Congenital Cholesteatoma and the Epidermoid Formation
as presented at the Fifth International Convention on Cholesteatomas
in Alghero, Sardinia
by Mark J. Levenson, M.D., F.A.C.S.
The epidermoid formation (EF) is a well-organized cell grouping, found in the forming middle ear of the fetus. It is usually present from the 10th to the 33rd week of pregenancy. Sometmes it is present in the temporal bones of the newly born, even up to six months after birth. Its position is consistent, relative to the insertion of the forming ear drum, as well as the wall of the eustachian tube.
Its size can be as large as 1.4 millimeters in diameter (10 of these millimeters do NOT even equal 1/2 inch). Most are much smaller, measuring less than .2 of a millimeter. EF is not a rare occurrence; EFs are found in as many as 40% of the temporal bones of all unborn fetuses. The EF may serve as a development organizer, since it is located where the cells of the first branchial groove meet the cells of the first branchial pouch.
Under normal circumstances, the EF disappears late in fetal development. It may regress spontaneously, but in some cases, it appears to bud off from its mucosal bed and then is normally swept down the eustachian tube. In some rare cases, the EF becomes lodged in mesenchyme or in the mucosal folds of the front-top compartment of the middle ear instead of being propelled down the eustachian tube.
This migration of the EF can be limited by the tensor tympani tendon and the mucosal folds. The EF is composed of large, eosinophillic hyaline-like cells. A keratin cap is often noted on its outer surface. Some epidermoid formations are very large (1.4mm), close in size to the smallest clinically identified congenital cholesteatomas. It is reasonable to hypothesize that the EF may firmly implant or become trapped in the mucosal folds of residual mesenchyme of the front compartment of the middle ear, becoming a nidus for a congenital cholesteatoma on rare occasions.
Further, surgical observations lead us to the opinion that at least some so-called “acquired” cholesteatomas may actually have their origins as congenital cholesteatomas. When generally removed, small and mid-sized congenitial cholesteatomas demonstrate completely normal middle ear mucosa at surgery.

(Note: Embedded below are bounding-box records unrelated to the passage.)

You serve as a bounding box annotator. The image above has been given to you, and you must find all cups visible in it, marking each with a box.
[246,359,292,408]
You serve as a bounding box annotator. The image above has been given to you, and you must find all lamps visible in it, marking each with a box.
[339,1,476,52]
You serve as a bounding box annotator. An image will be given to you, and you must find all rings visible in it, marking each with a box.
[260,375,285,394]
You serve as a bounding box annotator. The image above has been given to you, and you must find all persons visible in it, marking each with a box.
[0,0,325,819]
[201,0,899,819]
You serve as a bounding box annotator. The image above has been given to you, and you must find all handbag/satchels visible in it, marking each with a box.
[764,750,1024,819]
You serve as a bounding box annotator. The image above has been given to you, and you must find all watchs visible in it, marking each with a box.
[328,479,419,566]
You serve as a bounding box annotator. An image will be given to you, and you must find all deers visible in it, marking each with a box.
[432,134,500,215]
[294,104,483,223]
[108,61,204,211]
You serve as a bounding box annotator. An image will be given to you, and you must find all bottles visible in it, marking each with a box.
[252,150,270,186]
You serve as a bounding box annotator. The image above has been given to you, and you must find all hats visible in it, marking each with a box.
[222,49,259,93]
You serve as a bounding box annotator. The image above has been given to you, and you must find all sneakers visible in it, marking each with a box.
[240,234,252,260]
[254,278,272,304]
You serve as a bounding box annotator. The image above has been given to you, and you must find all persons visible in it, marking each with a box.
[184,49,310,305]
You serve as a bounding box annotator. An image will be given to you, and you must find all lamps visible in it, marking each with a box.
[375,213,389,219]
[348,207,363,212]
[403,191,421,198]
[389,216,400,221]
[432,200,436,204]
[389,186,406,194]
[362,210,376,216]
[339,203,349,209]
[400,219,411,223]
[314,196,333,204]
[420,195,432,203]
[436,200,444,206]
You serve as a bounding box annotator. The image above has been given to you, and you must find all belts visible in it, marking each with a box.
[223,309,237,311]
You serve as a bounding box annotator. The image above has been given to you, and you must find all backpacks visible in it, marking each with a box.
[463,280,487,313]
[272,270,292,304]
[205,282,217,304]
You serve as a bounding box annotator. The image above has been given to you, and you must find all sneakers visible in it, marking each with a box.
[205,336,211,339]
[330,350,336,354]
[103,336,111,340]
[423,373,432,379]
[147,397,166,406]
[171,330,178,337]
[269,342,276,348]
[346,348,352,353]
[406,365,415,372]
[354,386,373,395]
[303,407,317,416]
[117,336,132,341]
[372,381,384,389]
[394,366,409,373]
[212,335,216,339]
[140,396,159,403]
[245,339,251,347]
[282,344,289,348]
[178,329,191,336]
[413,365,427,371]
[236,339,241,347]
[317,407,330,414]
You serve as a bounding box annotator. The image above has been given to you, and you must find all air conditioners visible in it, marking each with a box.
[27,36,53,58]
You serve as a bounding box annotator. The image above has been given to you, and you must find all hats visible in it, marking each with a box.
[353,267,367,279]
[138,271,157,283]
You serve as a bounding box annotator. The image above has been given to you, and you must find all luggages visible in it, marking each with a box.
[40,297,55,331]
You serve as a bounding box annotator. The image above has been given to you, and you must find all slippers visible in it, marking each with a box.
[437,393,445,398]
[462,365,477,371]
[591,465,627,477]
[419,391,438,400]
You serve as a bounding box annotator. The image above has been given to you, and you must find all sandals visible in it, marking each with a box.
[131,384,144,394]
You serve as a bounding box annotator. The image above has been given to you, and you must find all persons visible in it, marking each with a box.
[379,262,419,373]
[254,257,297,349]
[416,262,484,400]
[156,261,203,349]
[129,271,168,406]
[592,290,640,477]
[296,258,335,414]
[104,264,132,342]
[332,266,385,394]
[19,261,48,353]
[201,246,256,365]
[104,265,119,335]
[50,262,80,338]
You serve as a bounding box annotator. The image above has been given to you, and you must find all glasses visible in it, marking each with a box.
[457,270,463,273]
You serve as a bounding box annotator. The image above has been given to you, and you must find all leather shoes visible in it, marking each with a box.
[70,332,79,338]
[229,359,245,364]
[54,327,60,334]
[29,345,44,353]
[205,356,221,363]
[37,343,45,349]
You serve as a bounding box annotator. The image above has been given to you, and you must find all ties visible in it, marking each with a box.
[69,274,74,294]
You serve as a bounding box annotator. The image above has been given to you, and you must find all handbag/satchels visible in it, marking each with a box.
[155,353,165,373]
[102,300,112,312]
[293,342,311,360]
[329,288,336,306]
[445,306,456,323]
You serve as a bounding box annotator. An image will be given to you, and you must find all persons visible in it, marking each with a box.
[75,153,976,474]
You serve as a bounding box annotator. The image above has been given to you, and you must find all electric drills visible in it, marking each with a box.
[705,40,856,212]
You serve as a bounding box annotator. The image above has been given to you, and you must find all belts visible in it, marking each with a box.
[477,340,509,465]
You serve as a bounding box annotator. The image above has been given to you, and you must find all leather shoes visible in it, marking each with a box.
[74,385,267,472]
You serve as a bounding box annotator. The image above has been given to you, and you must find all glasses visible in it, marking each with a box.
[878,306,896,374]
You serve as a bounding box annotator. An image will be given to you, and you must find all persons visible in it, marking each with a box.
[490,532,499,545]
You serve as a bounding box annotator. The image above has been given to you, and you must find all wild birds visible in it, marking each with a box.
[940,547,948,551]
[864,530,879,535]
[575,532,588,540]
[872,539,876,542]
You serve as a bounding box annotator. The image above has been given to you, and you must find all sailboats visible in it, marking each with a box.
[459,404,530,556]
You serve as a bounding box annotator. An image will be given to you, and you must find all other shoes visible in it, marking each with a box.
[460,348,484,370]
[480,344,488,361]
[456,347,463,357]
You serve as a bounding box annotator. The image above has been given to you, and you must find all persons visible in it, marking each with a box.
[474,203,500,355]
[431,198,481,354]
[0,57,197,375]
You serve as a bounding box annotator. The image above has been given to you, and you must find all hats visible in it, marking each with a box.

When the CG does rupture because of its increasing size, the middle ear mucosa is invariably inflamed by the keratin debris in contact with it, despite the intact tympanic membrane. As the CG enlarges, it also becomes thinner and atrophies the overlying tympanic membrane.
In this setting, even a mild bout of otitis media would be likely to result in tympanic membrane rupture and perforation. This would accelerate the growth and proliferation of the CG rapidly, until at surgery, the lesion becomes indistinguishable form an acquired cholesteatoma.
In summary, it appears that the EF outlives its usefulness as an organizing entity and is gone in later fetal development. Either it regresses, or it is expelled down the eustachian tube. However, it can remain in the front compartment of the middle ear and become lodged in mucosal folds of mesenchyme. Since a clear potential exists for keratin production, the EF may serve as a nidus for the formation of a congenital cholesteatoma in this compartment.
Finally, based on the pattern of presentation we see at surgery, some of the cholesteatomas previously considered as “acquired” are most likely congenital in origin.